• [What is being asked] Reproduce the data below with "concrete overhang" swapped for "concrete canopy" wherever it appears, changing nothing else, and leave out the pictures.

•••

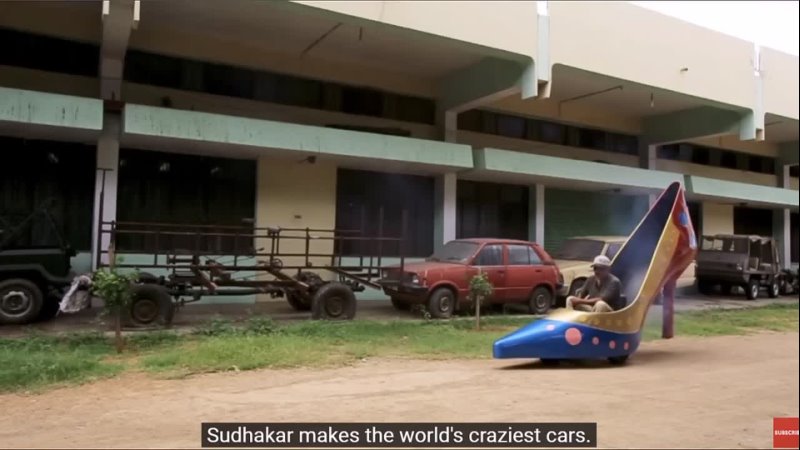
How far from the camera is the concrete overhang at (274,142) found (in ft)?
37.4

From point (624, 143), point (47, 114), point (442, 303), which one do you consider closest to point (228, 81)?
point (47, 114)

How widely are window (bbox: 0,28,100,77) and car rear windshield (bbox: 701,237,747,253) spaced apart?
18.1 m

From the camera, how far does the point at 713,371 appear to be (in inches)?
299

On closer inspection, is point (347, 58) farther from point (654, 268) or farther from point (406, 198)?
point (654, 268)

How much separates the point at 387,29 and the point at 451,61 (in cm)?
298

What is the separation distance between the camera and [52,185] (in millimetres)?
12281

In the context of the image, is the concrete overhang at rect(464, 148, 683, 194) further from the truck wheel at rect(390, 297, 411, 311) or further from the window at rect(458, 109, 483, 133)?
the truck wheel at rect(390, 297, 411, 311)

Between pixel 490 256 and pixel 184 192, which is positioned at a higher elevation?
pixel 184 192

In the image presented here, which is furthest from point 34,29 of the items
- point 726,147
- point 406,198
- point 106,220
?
point 726,147

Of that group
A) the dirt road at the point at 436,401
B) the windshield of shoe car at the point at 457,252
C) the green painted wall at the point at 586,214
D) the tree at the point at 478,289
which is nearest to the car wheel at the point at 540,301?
the windshield of shoe car at the point at 457,252

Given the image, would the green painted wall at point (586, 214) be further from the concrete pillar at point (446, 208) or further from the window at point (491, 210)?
the concrete pillar at point (446, 208)

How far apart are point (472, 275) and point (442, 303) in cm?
86

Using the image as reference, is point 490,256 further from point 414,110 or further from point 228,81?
point 228,81

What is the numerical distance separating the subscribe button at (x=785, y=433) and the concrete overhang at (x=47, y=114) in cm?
1079
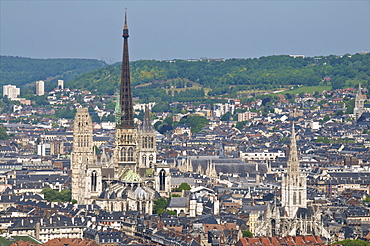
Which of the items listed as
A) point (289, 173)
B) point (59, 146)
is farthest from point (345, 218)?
point (59, 146)

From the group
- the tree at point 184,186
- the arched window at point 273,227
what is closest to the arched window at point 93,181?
the tree at point 184,186

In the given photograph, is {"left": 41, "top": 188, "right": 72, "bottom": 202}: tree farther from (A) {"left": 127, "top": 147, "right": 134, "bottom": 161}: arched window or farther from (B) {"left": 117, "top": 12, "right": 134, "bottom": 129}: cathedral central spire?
(B) {"left": 117, "top": 12, "right": 134, "bottom": 129}: cathedral central spire

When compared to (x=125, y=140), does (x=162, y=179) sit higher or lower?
lower

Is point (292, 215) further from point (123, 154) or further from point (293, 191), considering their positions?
point (123, 154)

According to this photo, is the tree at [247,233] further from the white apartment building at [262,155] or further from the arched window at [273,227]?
the white apartment building at [262,155]

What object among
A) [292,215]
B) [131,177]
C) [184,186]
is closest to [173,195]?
[184,186]

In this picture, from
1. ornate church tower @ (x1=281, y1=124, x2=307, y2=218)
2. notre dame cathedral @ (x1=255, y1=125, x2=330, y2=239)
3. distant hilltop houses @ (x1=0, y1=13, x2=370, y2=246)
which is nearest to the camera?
notre dame cathedral @ (x1=255, y1=125, x2=330, y2=239)

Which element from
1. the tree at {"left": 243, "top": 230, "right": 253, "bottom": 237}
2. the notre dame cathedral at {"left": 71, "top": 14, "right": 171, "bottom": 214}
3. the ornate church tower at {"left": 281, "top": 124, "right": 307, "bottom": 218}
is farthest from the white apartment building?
the tree at {"left": 243, "top": 230, "right": 253, "bottom": 237}
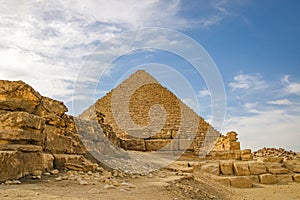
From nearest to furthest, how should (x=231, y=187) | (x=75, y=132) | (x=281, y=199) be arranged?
(x=75, y=132), (x=281, y=199), (x=231, y=187)

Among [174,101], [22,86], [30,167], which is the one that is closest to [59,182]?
[30,167]

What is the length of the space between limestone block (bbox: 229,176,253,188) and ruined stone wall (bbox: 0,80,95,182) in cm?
610

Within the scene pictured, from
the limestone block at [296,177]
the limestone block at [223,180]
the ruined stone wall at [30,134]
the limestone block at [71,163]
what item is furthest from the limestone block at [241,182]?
the ruined stone wall at [30,134]

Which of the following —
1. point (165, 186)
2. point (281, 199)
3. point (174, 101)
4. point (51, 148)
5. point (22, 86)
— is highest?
point (174, 101)

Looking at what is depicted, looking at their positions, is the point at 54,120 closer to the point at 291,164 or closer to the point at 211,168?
the point at 211,168

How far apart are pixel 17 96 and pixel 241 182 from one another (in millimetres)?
8275

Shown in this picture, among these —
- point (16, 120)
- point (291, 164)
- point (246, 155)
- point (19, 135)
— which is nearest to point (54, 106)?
point (16, 120)

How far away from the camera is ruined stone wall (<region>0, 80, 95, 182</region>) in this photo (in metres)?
4.98

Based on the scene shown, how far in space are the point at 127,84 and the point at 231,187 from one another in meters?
32.5

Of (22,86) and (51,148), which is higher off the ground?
(22,86)

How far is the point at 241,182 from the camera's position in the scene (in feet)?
34.9

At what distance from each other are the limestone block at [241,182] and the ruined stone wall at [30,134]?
610 centimetres

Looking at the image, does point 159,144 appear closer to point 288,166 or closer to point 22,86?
point 288,166

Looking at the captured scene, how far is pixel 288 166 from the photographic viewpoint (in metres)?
13.0
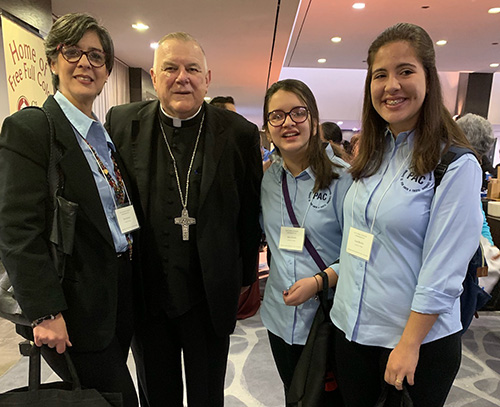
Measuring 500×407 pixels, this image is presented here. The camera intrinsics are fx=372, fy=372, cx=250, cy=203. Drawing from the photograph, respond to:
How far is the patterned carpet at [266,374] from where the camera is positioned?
233 cm

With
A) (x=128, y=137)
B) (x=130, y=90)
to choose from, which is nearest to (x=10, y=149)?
(x=128, y=137)

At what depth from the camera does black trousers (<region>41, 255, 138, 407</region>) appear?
1.20m

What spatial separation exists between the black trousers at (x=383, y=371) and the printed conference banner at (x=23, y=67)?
3380 millimetres

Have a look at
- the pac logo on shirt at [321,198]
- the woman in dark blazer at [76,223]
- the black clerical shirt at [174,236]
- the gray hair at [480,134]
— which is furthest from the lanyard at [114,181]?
the gray hair at [480,134]

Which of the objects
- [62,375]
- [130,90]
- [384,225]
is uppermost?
[130,90]

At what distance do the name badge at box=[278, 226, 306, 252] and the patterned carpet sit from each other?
1383mm

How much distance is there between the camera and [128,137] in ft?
4.94

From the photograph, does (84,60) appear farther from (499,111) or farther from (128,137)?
(499,111)

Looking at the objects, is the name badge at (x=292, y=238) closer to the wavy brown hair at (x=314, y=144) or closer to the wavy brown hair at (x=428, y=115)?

•••

• [Result]
How far from the camera is the concrete canopy at (274,142) found (in ft)?
37.4

From point (624, 143), point (47, 114), point (442, 303), which one do you consider closest to point (228, 81)?
point (47, 114)

How widely are window (bbox: 0,28,100,77) and car rear windshield (bbox: 701,237,747,253) spaced apart?
18.1 m

From the camera, how far does the point at 713,371 appear to be (in inches)?
299

On closer inspection, is point (347, 58) farther from point (654, 268) or farther from point (406, 198)?
point (654, 268)

How much separates the point at 387,29 and the point at 451,61 (in cm)?
298

What is the separation distance between the camera and [52,185] (in millimetres)?
12281

In the context of the image, is the concrete canopy at rect(464, 148, 683, 194) further from the truck wheel at rect(390, 297, 411, 311) or further from the window at rect(458, 109, 483, 133)?
the truck wheel at rect(390, 297, 411, 311)

Between pixel 490 256 and pixel 184 192, which is positioned at a higher elevation?
pixel 184 192

In the image presented here, which is furthest from point 34,29 of the items
- point 726,147
- point 406,198
- point 106,220
?
point 726,147

Of that group
A) the dirt road at the point at 436,401
B) the windshield of shoe car at the point at 457,252
C) the green painted wall at the point at 586,214
D) the tree at the point at 478,289
which is nearest to the car wheel at the point at 540,301?
the windshield of shoe car at the point at 457,252

Given the image, would the green painted wall at point (586, 214) be further from the concrete pillar at point (446, 208) or further from the window at point (491, 210)?
the concrete pillar at point (446, 208)

How far apart are point (472, 275) and point (442, 303) in cm?
86

Using the image as reference, is point 490,256 further from point 414,110 or further from point 228,81?
point 228,81

What is the numerical distance separating the subscribe button at (x=785, y=433) and the concrete canopy at (x=47, y=114) in cm?
1079
Which of the items listed as
A) point (289, 173)
B) point (59, 146)
is farthest from point (345, 218)?
point (59, 146)

From the group
- the tree at point 184,186
- the arched window at point 273,227
what is closest to the arched window at point 93,181?
the tree at point 184,186

In the given photograph, is {"left": 41, "top": 188, "right": 72, "bottom": 202}: tree farther from (A) {"left": 127, "top": 147, "right": 134, "bottom": 161}: arched window or farther from (B) {"left": 117, "top": 12, "right": 134, "bottom": 129}: cathedral central spire?
(B) {"left": 117, "top": 12, "right": 134, "bottom": 129}: cathedral central spire

When compared to (x=125, y=140), does (x=162, y=179) sit higher or lower?
lower

Is point (292, 215) further from point (123, 154) or further from point (293, 191), considering their positions?
point (123, 154)

According to this photo, is the tree at [247,233] further from the white apartment building at [262,155] or further from the arched window at [273,227]?
the white apartment building at [262,155]

What object among
A) [292,215]
B) [131,177]
C) [184,186]
is closest to [173,195]?
[184,186]

In this picture, from
1. ornate church tower @ (x1=281, y1=124, x2=307, y2=218)
2. notre dame cathedral @ (x1=255, y1=125, x2=330, y2=239)
3. distant hilltop houses @ (x1=0, y1=13, x2=370, y2=246)
which is nearest to the camera?
notre dame cathedral @ (x1=255, y1=125, x2=330, y2=239)

Which element from
1. the tree at {"left": 243, "top": 230, "right": 253, "bottom": 237}
2. the notre dame cathedral at {"left": 71, "top": 14, "right": 171, "bottom": 214}
3. the ornate church tower at {"left": 281, "top": 124, "right": 307, "bottom": 218}
is farthest from the white apartment building?
the tree at {"left": 243, "top": 230, "right": 253, "bottom": 237}
From nearest to furthest, how should (x=231, y=187) | (x=75, y=132) | (x=281, y=199) be arranged?
(x=75, y=132), (x=281, y=199), (x=231, y=187)

Among [174,101], [22,86], [30,167], which is the one that is closest to [59,182]?
[30,167]

What is the length of the space between limestone block (bbox: 229,176,253,188) and ruined stone wall (bbox: 0,80,95,182) in cm?
610

Within the scene pictured, from
the limestone block at [296,177]
the limestone block at [223,180]
the ruined stone wall at [30,134]
the limestone block at [71,163]
what item is furthest from the limestone block at [241,182]?
the ruined stone wall at [30,134]

Which of the following —
1. point (165, 186)
2. point (281, 199)
3. point (174, 101)
4. point (51, 148)
5. point (22, 86)
— is highest?
point (174, 101)

Looking at what is depicted, looking at their positions, is the point at 54,120 closer to the point at 291,164 or closer to the point at 211,168?
the point at 211,168

How far apart are pixel 17 96 and pixel 241 182 from one another (in millimetres)?
8275

Shown in this picture, among these —
- point (16, 120)
- point (291, 164)
- point (246, 155)
- point (19, 135)
— which is nearest to point (54, 106)?
point (16, 120)

How far away from the camera is ruined stone wall (<region>0, 80, 95, 182</region>) in this photo (in metres)?
4.98

Based on the scene shown, how far in space are the point at 127,84 and the point at 231,187 from one another in meters?
32.5

Of (22,86) and (51,148), which is higher off the ground?
(22,86)

How far is the point at 241,182 from the camera's position in the scene (in feet)?
34.9

At what distance from each other are the limestone block at [241,182] and the ruined stone wall at [30,134]?
610 centimetres

Looking at the image, does point 159,144 appear closer to point 288,166 or closer to point 22,86?
point 288,166

Looking at the captured scene, how far is pixel 288 166 from the photographic viewpoint (in metres)?
13.0
Measuring 500×407 pixels, this image is presented here. The camera intrinsics are fx=372, fy=372, cx=250, cy=203. Drawing from the photograph, respond to:
How far is the patterned carpet at [266,374] from where the camera is positioned?
233 cm

With
A) (x=128, y=137)
B) (x=130, y=90)
to choose from, which is nearest to (x=10, y=149)?
(x=128, y=137)

At what depth from the camera does black trousers (<region>41, 255, 138, 407</region>) appear?
1.20m

What spatial separation exists between the black trousers at (x=383, y=371) and the printed conference banner at (x=23, y=67)?
3380 millimetres

Have a look at
- the pac logo on shirt at [321,198]
- the woman in dark blazer at [76,223]
- the black clerical shirt at [174,236]
- the gray hair at [480,134]
— which is furthest from the lanyard at [114,181]?
the gray hair at [480,134]

Which of the objects
- [62,375]
- [130,90]
- [384,225]
is uppermost?
[130,90]

At what distance do the name badge at box=[278, 226, 306, 252] and the patterned carpet sit from each other?
1383mm

How much distance is there between the camera and [128,137] in ft?
4.94

From the photograph, does (84,60) appear farther from (499,111) or farther from (128,137)?
(499,111)

Looking at the objects, is the name badge at (x=292, y=238) closer to the wavy brown hair at (x=314, y=144) or closer to the wavy brown hair at (x=428, y=115)?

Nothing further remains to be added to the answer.